RECORDS PROVIDED:

-------------------------

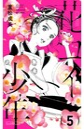 花コイ少年 分冊版 5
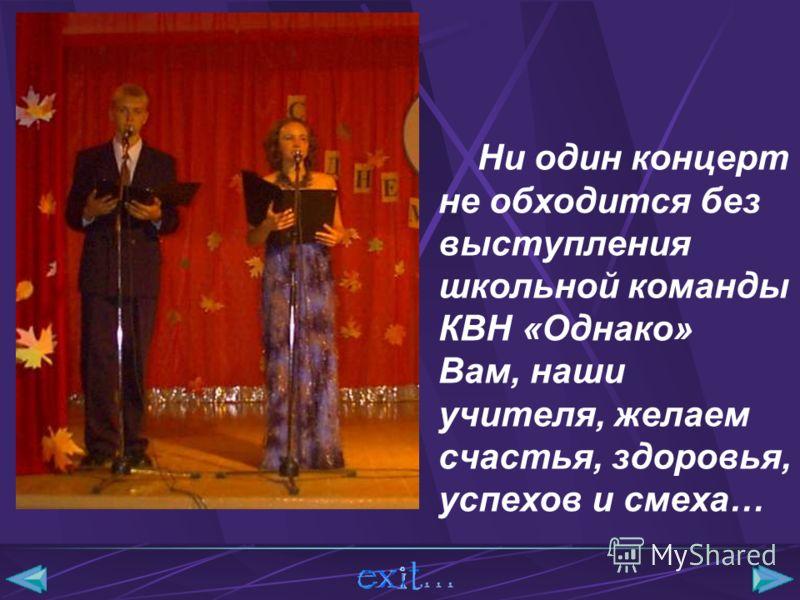 Ни один концерт не обходится без выступления школьной команды КВН «Однако» Вам, наши учителя, желаем счастья, здоровья, успехов и смеха…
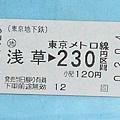 車票紀念票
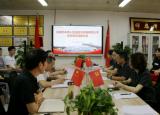 阜阳师范大学法学院与阜阳市中级人民法院开展交流座谈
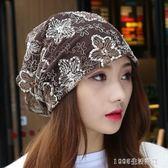 頭巾帽 帽子女夏天薄款包頭帽韓版頭巾帽休閒套頭帽化療帽孕婦透氣月子帽 1995生活雜貨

-------------------------

EXERCISE REQUIREMENTS: Each line from the one with "阜阳师范大学法学院与阜阳市中级人民法院开展交流座谈" to the end of the material needs to be output word for word, with no picture included.

TASK SOLUTION:
 阜阳师范大学法学院与阜阳市中级人民法院开展交流座谈
 頭巾帽 帽子女夏天薄款包頭帽韓版頭巾帽休閒套頭帽化療帽孕婦透氣月子帽 1995生活雜貨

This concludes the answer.